Still, that can be forgiven when Kirby’s imagination works, as it does with concepts like the sinister “love machine”, Kirby crafting a totalitarian regime based on Orwell’s 1984 that seems to prefigure Apple’s iconic television commercial, hosted by an interface that “just a composite face, put together by a computer”, introduced years ahead of Max Headroom. Similarly, there’s a reason that Kirby’s Armin Zola has become a key part of the Captain America mythology – there’s just something so wonderfully unnerving about the character and his design.
Reading this, I get an even greater sense that Grant Morrison is the modern hier to Jack Kirby, or at least one of the few writers with an imagination that seems as free-flowing as that of the King. There’s a reason that Morrison tended to gravitate towards Kirby’s creations when writing Seven Soldiers or Final Crisis, after all. Indeed, it’s hard to not to read Kirby’s Captain America’s Bicentennial Battles without thinking of Morrison’s The Return of Bruce Wayne (and, admittedly, Brubaker’s Captain America Reborn), as the stories feature a fairly conventional hero catapulted through time.

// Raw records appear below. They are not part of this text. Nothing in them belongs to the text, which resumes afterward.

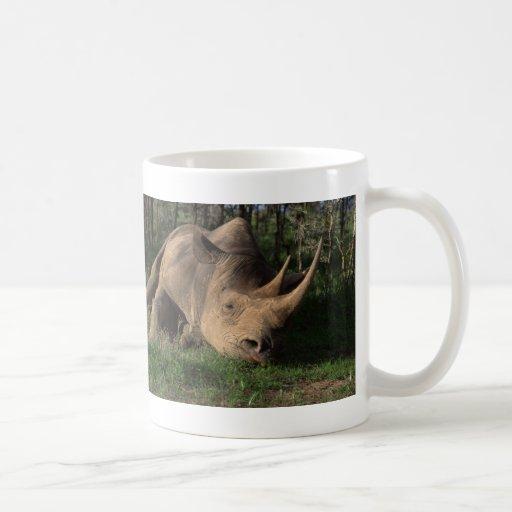 Reclinación del rinoceronte taza básica blanca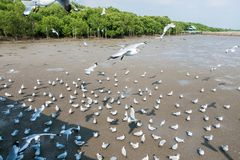 Seagullsfågel på havet Bangpu Samutprakarn Thailand Royaltyfri Bild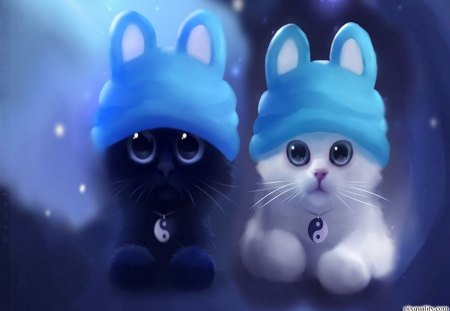 'Cats with fortune at Christmas' - pretty, festival, black and white, adorable, xmas and new year, frosty, couple, snowcats, blue, yin yang, hats, lovely, holiday, necklace, celebration, colors, love four seasons, abstract, winter, happy, cute, shining, cats, kitten, white, celebrations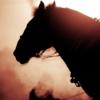 【レパードS予想2020】わくわくする血統のメイショウダジンが3歳ダート界の有力馬に名乗り出る!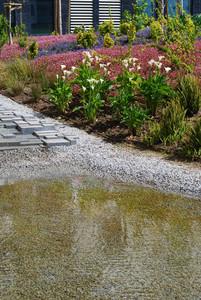 Private Condo Garden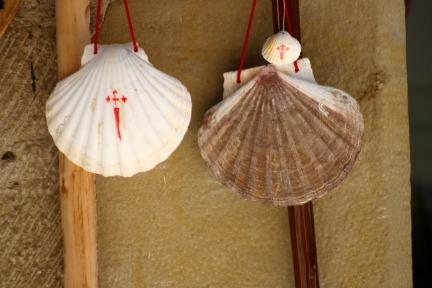 Camino Sea Shells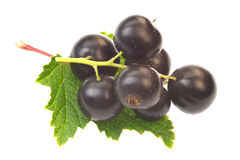 A ripe black currant in summer garden Royalty Free Stock Photo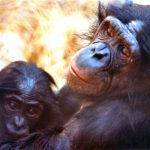 "Who Knew? Chimps Sing ""HU."""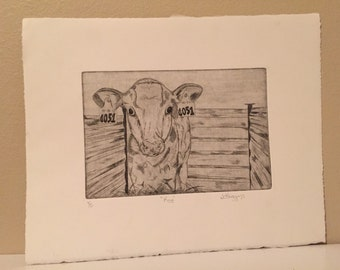 Cow Copper Etching Print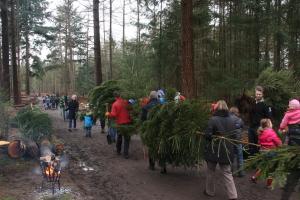 Kerstboom zagen Dit jaar geen kerstboom zagen op de Utrechtse Heuvelrug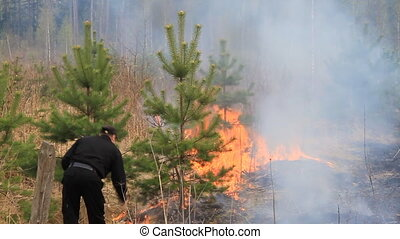 Fighting forest fires - Forest fire in the Moscow region...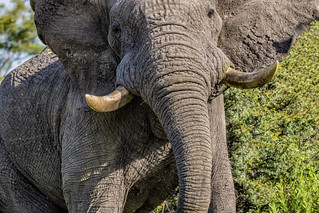 AFRICAN ELEPHANT:  Up Close and Personal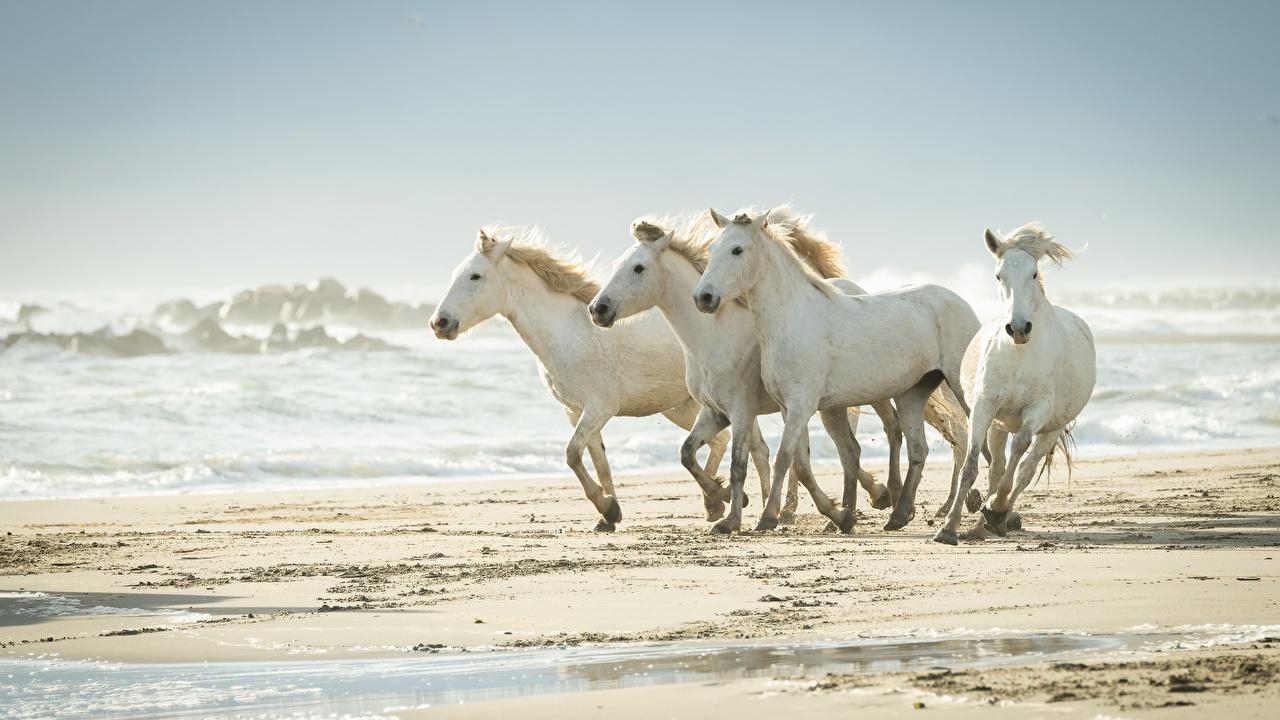Photo horse White Sand Waves Animals Horses animal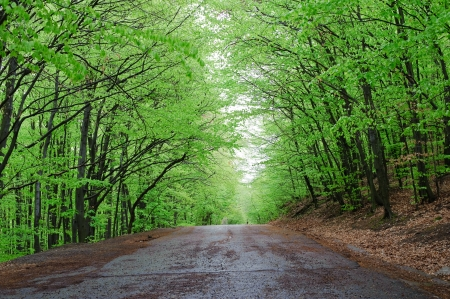 An image of a road in green forest photo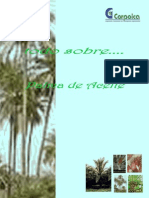 500 Preguntas Sobre Palma de Aceite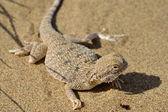 Secret Toad-Headed Agama — Stock Photo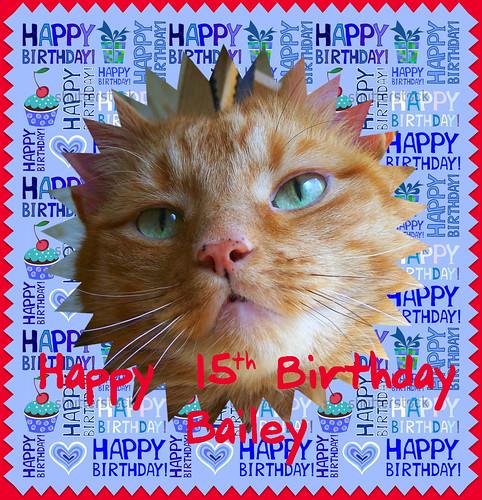 Bailey S Birthday Cake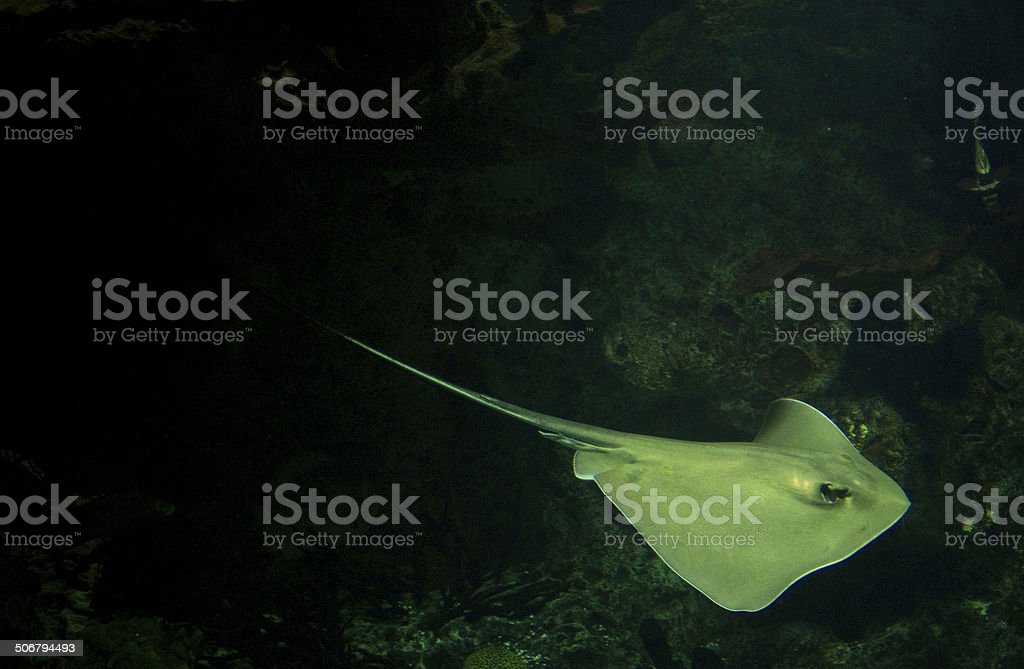 Sting ray coming out of darkness stock photo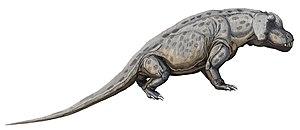 Tapinocephalus Assemblage Zone - Anteosaurus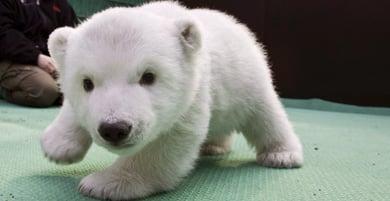 Polar bear cub Snowflake prepares for media debut
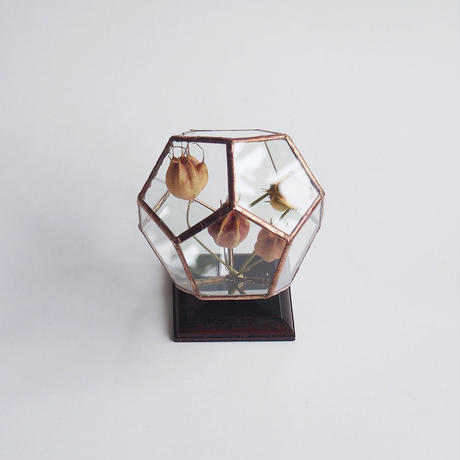 mini terrarium/regular dodecahedron/antique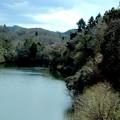 春の湖風景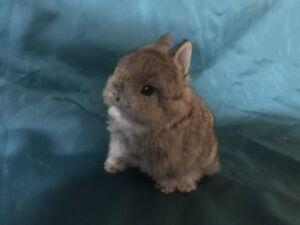 Purebred pedigreed Netherland dwarf rabbits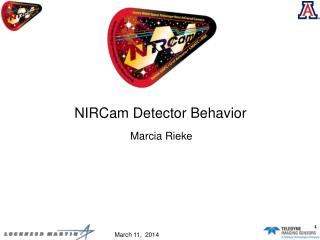 NIRCam Detector Behavior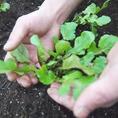 無農薬有機栽培のお野菜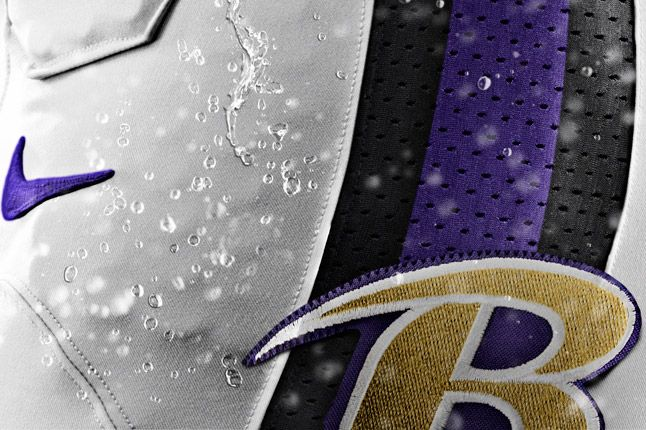 Baltimore Ravens Detail 1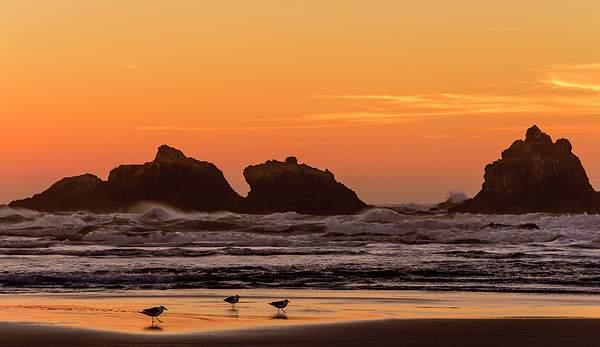 Walking in the Sunset at Bandon Rocks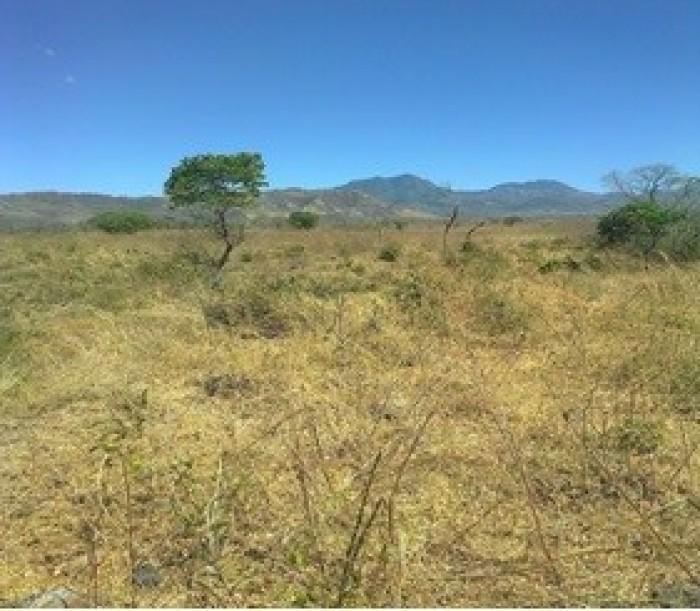 Terreno Grande en Venta, Moyuta Jutiapa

Much like Morrison’s Batman, Kirby does take care to point Captain America as a relatively grounded figure, even among all these incredibly random events. Confronted with monster Agron, Captain America refuses to believe that he’s a time-displaced sentient energy field. “A body being used by an entity who doesn’t have one,” Steve Roger muses. “It’s just too far out, Doc!” Later on, he repeats, “You can’t be serious, Doc! It’s just too fantastic!” There’s a sense that Kirby knows that Captain America isn’t necessarily a character the reader associates with such strange high-concepts, but that just makes this a bit more interesting in this world of aliens, astral projection, time travel, Mad Bombs (“a simulated brain, encased to broadcast madness! it’s a frightening weapon!”) and “the night people of zero street.”
There’s something gleefully post-modern about Kirby’s work on Captain America’s Bicentennial Battles, where a time-travelling Captain America actually manages to inspire the American flag in a “startling historical paradox.” The flabbergasted hero declares, “It isn’t possible! It just isn’t possible! I-I’ve been ripped off by Benjamin Franklin!” Things get slightly weirder when Steve Rogers actually meets a young paper boy who may be Jack Kirby and perhaps even inspires his own creation.
Saving the kid from some Depression-era gangsters, the kid is inspired to fight evil-doers through art. “When I get to be a big-shot artist, I’m gonna plaster Lefty’s ugly mug all over the comic pages!” he declares. It’s worth noting that Jack Kirby did actually work as a newspaper boy in his childhood. It’s the kind of mind-screw that Grant Morrison would be proud of, with Captain America, the fictional character, perhaps influencing his creator into creating him. This is what I’m talking about when I mention Kirby’s boundless imagination.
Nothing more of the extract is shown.